_Text block_.
Redumb

Rust port of OKC’s “DumbPreprocessor”
A chunked, streaming tokenizer/preprocessor with on-the-fly dictionary building.

Key Highlights

Super-fast tokenization: ~1 minute to tokenize enwik9 (≈1 GB) into ~42 M tokens
Memory-efficient: Fixed-size chunks (100 MB) keep RAM usage bounded
Self-contained CLI: encode, restore, merge-dicts commands

📊 Benchmark (enwik9)

Metric	Value
Chunks	10
Compressed dicts (7z)	15.6 MB (15 609 856 bytes)
Raw chunked dicts	10 × ~3.82 MB = 38.2 MB
Encodings on disk	10 × ~140 MB = 1.4 GB
Compressed encodings (7z)	216.8 MB (216 829 952 bytes)
Processing time	~30 minutes
Total footprint (7zipped)	~230 MB

Merged Dictionary

After concatenating and deduplicating all chunked dicts:

Total entries: 4 331 474
Unique tokens: 2 223 154
Merged dict size: 20.8 MB (20 803 584 bytes)

_Problem 1_. Give an updated copy of the records from the line with "From a visual" through their end. Change "further" to "farther" and leave everything else as it is.
The Redumb page and the records come from unrelated sources.

_Excerpted data_.
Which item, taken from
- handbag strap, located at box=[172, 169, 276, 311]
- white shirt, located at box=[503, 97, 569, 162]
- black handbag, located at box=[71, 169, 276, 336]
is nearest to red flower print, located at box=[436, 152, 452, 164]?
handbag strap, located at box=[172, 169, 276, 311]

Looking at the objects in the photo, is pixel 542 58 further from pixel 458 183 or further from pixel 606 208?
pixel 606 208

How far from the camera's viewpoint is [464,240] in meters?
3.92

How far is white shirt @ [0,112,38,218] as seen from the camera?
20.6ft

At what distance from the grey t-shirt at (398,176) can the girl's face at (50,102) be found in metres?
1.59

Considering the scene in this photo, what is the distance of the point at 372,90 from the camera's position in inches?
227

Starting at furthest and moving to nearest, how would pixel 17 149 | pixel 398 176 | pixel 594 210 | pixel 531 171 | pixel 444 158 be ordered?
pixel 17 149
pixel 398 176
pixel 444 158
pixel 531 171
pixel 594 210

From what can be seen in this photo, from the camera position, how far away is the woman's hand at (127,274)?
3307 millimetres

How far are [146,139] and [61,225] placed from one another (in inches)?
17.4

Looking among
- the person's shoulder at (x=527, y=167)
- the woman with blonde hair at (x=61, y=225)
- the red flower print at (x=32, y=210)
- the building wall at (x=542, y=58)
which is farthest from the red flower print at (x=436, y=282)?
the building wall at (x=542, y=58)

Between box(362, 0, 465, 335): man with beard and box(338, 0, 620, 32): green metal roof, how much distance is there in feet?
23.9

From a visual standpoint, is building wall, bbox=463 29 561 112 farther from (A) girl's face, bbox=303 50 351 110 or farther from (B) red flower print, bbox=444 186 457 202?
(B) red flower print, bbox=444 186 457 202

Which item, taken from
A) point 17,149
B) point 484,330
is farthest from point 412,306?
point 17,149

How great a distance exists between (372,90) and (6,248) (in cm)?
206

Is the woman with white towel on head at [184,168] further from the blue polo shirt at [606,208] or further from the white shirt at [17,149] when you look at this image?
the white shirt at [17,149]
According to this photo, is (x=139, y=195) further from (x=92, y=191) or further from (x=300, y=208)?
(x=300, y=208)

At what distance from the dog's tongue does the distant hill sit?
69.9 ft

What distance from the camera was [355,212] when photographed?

_Problem 2_. Set down the whole Redumb page again with no changes.

_Correct response 1_.
From a visual standpoint, is building wall, bbox=463 29 561 112 farther from (A) girl's face, bbox=303 50 351 110 or farther from (B) red flower print, bbox=444 186 457 202?
(B) red flower print, bbox=444 186 457 202

Which item, taken from
A) point 17,149
B) point 484,330
is farthest from point 412,306?
point 17,149

How great a distance exists between (372,90) and (6,248) (in cm)?
206

Is the woman with white towel on head at [184,168] farther from the blue polo shirt at [606,208] or farther from the white shirt at [17,149] when you look at this image?
the white shirt at [17,149]
According to this photo, is (x=139, y=195) farther from (x=92, y=191) or farther from (x=300, y=208)?
(x=300, y=208)

At what distance from the dog's tongue does the distant hill sit?
69.9 ft

What distance from the camera was [355,212] when photographed?

_Correct response 2_.
Redumb

Rust port of OKC’s “DumbPreprocessor”
A chunked, streaming tokenizer/preprocessor with on-the-fly dictionary building.

Key Highlights

Super-fast tokenization: ~1 minute to tokenize enwik9 (≈1 GB) into ~42 M tokens
Memory-efficient: Fixed-size chunks (100 MB) keep RAM usage bounded
Self-contained CLI: encode, restore, merge-dicts commands

📊 Benchmark (enwik9)

Metric	Value
Chunks	10
Compressed dicts (7z)	15.6 MB (15 609 856 bytes)
Raw chunked dicts	10 × ~3.82 MB = 38.2 MB
Encodings on disk	10 × ~140 MB = 1.4 GB
Compressed encodings (7z)	216.8 MB (216 829 952 bytes)
Processing time	~30 minutes
Total footprint (7zipped)	~230 MB

Merged Dictionary

After concatenating and deduplicating all chunked dicts:

Total entries: 4 331 474
Unique tokens: 2 223 154
Merged dict size: 20.8 MB (20 803 584 bytes)